Selected passage:
================================

CLOSURE OF REGISTER OF MEMBERS

Shareholders whose names appear on the Company’s register of members on Friday, 28 June 2019 will be eligible to attend and vote at the Annual General Meeting. The transfer books and register of members will be closed from Tuesday, 25 June 2019 to Friday, 28 June 2019, both days inclusive, during which period no transfer of Shares will be effected. In order to determine the identity of Shareholders who are entitled to attend and vote at the Annual General Meeting, all transfers accompanied by the relevant Share certificates must be lodged with the Company’s Hong Kong share registrar, Computershare Hong Kong Investor Services Limited, at Shops 1712-1716, 17/F, Hopewell Centre, 183 Queen’s Road East, Wanchai, Hong Kong not later than 4:30 p.m. on Monday, 24 June 2019.

================================

Entries supplied:

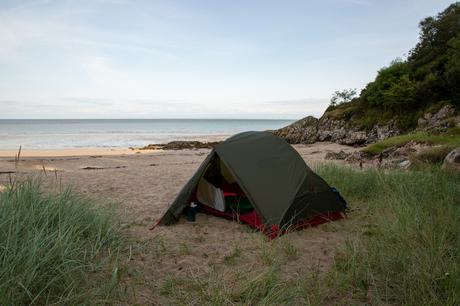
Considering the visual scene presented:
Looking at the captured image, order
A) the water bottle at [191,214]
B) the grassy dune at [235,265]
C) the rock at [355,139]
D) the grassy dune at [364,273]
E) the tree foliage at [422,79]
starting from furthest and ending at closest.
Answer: the rock at [355,139], the tree foliage at [422,79], the water bottle at [191,214], the grassy dune at [364,273], the grassy dune at [235,265]

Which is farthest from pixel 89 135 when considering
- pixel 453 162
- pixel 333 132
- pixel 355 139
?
pixel 453 162

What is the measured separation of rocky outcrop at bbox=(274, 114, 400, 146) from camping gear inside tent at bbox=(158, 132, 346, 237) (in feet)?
52.1

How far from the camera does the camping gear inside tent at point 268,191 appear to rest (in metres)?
5.00

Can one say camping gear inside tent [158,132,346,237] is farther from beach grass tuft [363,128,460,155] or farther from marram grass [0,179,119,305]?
beach grass tuft [363,128,460,155]

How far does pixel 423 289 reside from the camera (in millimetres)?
2752

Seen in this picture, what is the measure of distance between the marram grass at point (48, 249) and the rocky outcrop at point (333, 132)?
18.9 metres

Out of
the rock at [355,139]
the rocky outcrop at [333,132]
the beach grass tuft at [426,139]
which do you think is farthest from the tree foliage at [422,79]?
the beach grass tuft at [426,139]

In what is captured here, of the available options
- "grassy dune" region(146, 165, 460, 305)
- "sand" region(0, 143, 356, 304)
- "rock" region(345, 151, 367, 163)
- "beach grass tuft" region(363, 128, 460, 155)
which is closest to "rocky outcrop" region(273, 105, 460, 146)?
"beach grass tuft" region(363, 128, 460, 155)

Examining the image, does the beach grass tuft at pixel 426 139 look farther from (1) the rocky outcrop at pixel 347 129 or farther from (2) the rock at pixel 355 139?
(2) the rock at pixel 355 139

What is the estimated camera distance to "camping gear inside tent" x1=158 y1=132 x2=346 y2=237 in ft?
16.4

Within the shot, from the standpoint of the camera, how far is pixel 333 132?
76.7ft

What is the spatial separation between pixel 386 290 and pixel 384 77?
21.5 m

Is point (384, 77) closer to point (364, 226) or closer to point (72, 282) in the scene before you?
point (364, 226)

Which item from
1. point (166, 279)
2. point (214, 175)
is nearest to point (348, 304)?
point (166, 279)
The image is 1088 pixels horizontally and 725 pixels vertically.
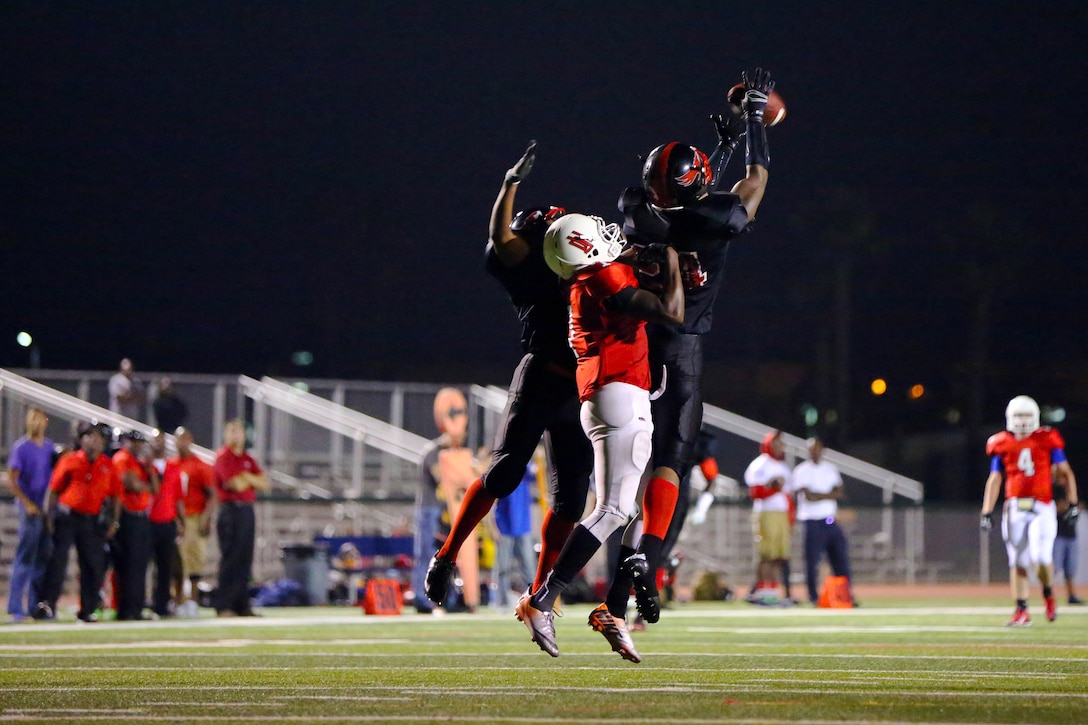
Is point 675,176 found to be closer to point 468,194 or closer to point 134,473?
point 134,473

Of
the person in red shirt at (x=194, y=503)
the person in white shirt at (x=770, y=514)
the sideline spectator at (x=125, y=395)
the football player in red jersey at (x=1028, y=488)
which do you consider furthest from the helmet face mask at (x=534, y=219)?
the sideline spectator at (x=125, y=395)

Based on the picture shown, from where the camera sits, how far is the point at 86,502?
13797 mm

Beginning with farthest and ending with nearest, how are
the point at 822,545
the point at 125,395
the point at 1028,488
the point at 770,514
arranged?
the point at 125,395 < the point at 770,514 < the point at 822,545 < the point at 1028,488

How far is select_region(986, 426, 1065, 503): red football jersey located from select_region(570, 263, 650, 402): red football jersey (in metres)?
7.89

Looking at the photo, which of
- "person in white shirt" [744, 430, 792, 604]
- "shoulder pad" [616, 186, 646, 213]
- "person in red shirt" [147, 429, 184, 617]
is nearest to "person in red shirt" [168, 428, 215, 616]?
"person in red shirt" [147, 429, 184, 617]

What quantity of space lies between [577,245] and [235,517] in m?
9.40

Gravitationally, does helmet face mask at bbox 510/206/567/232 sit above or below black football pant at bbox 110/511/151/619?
above

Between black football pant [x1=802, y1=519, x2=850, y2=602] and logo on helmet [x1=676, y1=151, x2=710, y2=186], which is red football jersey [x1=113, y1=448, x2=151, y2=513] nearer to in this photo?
black football pant [x1=802, y1=519, x2=850, y2=602]

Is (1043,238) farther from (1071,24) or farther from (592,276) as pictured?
(592,276)

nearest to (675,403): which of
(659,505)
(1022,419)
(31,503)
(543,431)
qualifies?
(659,505)

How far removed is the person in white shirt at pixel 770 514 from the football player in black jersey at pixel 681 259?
11.4m

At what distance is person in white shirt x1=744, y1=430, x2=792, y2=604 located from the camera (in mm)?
18688

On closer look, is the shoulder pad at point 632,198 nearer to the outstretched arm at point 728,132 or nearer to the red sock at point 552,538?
the outstretched arm at point 728,132

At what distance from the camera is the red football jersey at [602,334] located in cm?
664
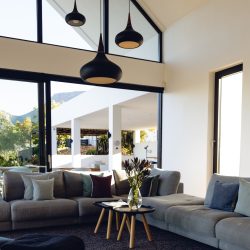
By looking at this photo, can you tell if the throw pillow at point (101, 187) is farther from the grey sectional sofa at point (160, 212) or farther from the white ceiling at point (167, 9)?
the white ceiling at point (167, 9)

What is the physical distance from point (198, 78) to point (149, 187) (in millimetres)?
2491

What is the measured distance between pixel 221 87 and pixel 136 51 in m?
2.22

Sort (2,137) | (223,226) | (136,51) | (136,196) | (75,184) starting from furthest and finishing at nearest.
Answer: (136,51)
(2,137)
(75,184)
(136,196)
(223,226)

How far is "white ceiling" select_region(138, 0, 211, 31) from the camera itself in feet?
21.0

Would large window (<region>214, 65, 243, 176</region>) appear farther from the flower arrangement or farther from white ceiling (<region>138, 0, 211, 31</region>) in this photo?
the flower arrangement

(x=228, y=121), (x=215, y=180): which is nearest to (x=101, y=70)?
(x=215, y=180)

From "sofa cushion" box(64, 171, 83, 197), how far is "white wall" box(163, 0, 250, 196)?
2349mm

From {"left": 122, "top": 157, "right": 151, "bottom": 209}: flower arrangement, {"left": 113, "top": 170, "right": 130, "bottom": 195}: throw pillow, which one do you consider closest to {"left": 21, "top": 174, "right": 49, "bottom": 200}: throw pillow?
{"left": 113, "top": 170, "right": 130, "bottom": 195}: throw pillow

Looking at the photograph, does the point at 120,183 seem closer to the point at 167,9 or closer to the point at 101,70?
the point at 101,70

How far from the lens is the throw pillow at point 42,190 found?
467 cm

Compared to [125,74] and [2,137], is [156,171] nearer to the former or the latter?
[125,74]

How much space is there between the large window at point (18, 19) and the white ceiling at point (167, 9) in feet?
8.19

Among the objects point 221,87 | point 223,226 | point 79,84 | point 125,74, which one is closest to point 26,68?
point 79,84

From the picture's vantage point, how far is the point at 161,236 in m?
4.26
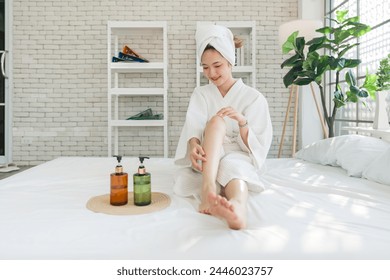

================================

What is being asked: Reproduce the part of the register closure notice between "Shareholders whose names" and "24 June 2019.", inclusive. This data has no connection to the register closure notice.

Output:
Shareholders whose names appear on the Company’s register of members on Friday, 28 June 2019 will be eligible to attend and vote at the Annual General Meeting. The transfer books and register of members will be closed from Tuesday, 25 June 2019 to Friday, 28 June 2019, both days inclusive, during which period no transfer of Shares will be effected. In order to determine the identity of Shareholders who are entitled to attend and vote at the Annual General Meeting, all transfers accompanied by the relevant Share certificates must be lodged with the Company’s Hong Kong share registrar, Computershare Hong Kong Investor Services Limited, at Shops 1712-1716, 17/F, Hopewell Centre, 183 Queen’s Road East, Wanchai, Hong Kong not later than 4:30 p.m. on Monday, 24 June 2019.